In Weymouth Bay on Thursday morning, only a mile out from the sea front, the first German submarine surrendered to the Royal Navy. She was the U249 and had on board 5 officers and 43 ratings. She is believed to have been at sea for 40 days, and her young looking commander was Ober-Leut, Kock.

The U-boat had surfaced west of the Lizard on Wednesday and two Plymouth sloops were ordered to escort her into Weymouth Bay for the surrender. The submarines was flying a black flag as she surfaced. When sighted off Portland she was seen to be flying the White Ensign over the German flag.

Commander Wier of the RN boarded the submarine.
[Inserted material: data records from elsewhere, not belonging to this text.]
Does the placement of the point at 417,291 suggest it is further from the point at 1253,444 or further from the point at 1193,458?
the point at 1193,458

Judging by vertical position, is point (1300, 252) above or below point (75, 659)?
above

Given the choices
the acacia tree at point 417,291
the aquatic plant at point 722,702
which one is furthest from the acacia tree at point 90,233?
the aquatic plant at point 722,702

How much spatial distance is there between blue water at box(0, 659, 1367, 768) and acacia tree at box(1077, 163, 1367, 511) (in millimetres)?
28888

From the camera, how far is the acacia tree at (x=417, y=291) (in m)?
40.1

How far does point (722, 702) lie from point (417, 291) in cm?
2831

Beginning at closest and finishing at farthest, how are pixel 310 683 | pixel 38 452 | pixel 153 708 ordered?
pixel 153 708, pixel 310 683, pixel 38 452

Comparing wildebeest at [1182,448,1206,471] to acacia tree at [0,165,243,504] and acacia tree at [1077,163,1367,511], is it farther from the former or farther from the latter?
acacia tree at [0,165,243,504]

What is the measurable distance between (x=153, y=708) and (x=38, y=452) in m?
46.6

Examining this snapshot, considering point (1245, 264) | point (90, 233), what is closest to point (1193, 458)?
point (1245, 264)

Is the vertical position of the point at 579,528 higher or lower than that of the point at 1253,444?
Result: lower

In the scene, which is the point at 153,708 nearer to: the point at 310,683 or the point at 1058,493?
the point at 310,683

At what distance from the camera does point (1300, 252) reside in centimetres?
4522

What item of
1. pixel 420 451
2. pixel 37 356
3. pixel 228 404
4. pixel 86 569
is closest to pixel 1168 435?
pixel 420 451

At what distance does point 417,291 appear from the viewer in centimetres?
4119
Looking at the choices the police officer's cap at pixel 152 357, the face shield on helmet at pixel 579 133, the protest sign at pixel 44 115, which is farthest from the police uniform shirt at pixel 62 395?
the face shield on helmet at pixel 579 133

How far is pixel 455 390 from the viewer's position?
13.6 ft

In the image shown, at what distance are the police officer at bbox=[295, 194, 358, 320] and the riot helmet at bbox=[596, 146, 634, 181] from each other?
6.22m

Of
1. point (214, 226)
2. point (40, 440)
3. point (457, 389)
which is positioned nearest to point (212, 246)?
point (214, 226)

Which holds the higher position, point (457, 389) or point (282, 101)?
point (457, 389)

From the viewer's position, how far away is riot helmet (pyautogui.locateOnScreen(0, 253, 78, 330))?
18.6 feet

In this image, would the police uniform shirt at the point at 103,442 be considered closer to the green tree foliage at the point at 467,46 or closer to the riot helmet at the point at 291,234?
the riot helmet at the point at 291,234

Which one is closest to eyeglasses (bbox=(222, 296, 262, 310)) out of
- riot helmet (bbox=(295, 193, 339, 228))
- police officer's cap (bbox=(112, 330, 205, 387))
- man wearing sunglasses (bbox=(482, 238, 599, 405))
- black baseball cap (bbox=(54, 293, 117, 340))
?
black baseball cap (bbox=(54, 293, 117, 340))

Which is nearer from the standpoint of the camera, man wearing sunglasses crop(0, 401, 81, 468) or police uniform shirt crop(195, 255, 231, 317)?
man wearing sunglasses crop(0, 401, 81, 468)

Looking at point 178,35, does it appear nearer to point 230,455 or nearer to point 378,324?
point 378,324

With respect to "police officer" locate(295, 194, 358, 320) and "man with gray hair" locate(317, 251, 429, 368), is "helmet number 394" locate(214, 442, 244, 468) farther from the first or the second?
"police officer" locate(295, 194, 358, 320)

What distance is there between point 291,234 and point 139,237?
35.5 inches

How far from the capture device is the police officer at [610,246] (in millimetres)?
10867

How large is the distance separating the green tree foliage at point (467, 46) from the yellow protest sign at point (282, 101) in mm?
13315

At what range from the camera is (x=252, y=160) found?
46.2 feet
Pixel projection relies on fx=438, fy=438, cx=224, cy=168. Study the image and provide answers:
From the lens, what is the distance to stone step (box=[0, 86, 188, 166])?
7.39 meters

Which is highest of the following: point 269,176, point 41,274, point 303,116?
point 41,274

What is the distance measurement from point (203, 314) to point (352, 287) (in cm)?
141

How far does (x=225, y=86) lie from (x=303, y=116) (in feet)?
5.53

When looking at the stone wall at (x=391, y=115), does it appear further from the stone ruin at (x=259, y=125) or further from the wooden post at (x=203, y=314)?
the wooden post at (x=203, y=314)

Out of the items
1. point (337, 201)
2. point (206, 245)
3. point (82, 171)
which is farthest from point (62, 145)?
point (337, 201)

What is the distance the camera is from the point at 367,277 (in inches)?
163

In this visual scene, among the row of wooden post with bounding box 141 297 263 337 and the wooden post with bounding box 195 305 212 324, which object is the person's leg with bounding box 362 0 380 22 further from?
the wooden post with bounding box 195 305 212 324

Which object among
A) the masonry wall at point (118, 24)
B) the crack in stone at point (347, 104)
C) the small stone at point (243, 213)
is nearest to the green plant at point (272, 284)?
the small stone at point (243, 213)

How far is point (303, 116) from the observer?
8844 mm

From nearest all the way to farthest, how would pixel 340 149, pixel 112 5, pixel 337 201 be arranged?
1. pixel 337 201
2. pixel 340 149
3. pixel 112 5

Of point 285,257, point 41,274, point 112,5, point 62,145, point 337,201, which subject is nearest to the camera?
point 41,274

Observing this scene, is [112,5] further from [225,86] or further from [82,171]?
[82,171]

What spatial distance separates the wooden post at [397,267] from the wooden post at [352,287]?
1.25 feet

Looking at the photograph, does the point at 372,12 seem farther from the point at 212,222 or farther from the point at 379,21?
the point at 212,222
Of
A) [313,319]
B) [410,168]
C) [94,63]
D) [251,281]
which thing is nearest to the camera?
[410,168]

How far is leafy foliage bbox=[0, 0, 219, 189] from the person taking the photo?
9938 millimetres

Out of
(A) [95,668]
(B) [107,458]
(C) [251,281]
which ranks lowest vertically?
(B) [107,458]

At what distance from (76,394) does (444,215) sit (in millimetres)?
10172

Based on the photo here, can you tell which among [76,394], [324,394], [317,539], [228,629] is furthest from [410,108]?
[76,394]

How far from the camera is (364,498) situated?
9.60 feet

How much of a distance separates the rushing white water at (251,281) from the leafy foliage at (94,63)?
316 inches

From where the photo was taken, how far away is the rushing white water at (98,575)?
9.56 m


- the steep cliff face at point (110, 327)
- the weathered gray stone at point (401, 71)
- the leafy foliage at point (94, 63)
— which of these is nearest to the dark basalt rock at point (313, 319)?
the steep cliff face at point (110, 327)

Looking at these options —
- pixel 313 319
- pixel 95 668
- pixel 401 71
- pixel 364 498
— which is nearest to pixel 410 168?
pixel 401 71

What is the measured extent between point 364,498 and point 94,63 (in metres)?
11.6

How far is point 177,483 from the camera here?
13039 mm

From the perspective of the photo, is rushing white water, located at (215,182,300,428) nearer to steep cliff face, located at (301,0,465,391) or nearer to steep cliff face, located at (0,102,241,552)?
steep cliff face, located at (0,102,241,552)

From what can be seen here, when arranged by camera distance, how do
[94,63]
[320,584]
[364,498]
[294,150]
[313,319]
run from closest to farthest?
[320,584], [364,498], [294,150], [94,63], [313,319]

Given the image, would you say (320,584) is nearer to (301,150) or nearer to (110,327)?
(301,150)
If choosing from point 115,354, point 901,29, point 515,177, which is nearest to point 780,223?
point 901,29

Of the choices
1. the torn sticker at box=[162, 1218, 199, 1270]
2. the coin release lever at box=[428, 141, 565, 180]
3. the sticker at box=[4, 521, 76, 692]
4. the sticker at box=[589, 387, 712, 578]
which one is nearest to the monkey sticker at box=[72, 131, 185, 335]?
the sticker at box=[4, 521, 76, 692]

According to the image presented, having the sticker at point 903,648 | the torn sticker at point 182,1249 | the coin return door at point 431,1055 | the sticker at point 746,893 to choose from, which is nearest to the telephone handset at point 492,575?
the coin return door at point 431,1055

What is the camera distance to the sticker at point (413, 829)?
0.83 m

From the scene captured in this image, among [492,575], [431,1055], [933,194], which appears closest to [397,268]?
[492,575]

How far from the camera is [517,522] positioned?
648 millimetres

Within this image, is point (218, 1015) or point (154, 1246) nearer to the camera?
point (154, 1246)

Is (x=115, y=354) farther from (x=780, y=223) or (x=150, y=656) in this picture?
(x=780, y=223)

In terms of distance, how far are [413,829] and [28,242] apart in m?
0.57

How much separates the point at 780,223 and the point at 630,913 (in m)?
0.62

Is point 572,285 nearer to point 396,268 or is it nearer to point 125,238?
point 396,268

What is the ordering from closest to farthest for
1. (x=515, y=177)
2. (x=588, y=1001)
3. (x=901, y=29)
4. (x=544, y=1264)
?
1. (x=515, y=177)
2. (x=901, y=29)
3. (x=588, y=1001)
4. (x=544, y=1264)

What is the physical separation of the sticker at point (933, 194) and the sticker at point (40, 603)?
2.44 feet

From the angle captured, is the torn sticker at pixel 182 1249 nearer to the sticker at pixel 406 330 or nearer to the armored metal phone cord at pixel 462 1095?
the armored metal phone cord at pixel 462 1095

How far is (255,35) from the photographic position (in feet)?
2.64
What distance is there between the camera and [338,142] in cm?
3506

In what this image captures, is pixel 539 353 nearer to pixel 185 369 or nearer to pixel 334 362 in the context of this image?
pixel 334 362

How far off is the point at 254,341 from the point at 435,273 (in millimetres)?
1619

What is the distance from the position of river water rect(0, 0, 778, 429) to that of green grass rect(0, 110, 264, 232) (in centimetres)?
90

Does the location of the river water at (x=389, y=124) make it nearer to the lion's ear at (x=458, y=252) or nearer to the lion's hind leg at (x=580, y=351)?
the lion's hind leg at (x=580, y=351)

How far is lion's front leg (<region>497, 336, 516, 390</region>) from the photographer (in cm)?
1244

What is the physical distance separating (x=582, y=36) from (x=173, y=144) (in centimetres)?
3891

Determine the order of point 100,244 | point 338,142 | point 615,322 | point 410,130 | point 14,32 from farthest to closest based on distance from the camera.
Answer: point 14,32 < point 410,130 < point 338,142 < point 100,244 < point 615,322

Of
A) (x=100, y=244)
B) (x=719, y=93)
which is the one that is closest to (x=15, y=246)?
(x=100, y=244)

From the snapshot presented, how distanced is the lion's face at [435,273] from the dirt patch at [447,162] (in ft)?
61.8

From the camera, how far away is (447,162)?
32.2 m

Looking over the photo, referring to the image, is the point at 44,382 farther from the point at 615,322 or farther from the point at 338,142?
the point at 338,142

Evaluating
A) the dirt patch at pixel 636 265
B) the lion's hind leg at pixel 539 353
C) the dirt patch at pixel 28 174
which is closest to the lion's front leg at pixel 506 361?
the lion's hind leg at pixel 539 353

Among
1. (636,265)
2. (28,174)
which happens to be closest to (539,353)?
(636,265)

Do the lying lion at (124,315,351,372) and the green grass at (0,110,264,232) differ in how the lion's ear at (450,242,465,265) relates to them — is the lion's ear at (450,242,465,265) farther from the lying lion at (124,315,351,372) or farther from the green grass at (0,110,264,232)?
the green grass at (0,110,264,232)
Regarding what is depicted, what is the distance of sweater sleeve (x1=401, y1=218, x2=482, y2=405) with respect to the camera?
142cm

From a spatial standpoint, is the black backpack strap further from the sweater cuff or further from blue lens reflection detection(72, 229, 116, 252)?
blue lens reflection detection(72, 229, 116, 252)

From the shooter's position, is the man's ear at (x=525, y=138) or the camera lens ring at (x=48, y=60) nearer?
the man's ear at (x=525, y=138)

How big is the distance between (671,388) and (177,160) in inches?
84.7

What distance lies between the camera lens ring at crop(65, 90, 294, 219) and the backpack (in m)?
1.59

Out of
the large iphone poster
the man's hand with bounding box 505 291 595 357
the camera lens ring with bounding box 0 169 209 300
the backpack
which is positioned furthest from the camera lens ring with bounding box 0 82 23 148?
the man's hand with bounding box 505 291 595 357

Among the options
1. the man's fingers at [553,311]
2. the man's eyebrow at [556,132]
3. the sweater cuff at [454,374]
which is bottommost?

A Polish armed guard was also put aboard. They later escorted the U-Boat’s crew to a prison cage.

Receiving the signed declaration of surrender Rear-Admiral Scott commented “It seems appropriate to me that the first U-Boat to surrender after the war should do so at Weymouth, the spiritual home of the Royal Navy’s Anti-Submarne Service” The Admiral then ordered the following signal to be made: “The German Ensign is to be hauled down at sunset and is not to be hoisted again”. In a following item, as though to endorse the surrender, it was reported :- The Secretary of the Admiralty has announced that lighting restrictions in coastal areas are no longer needed for defence purposes and are to be removed from the whole country”.

A little later I was to learn that I had passed my scholarship to Lyme Regis Grammar School. I would be spending the following three years there before my return to London, so there is a little more to tell.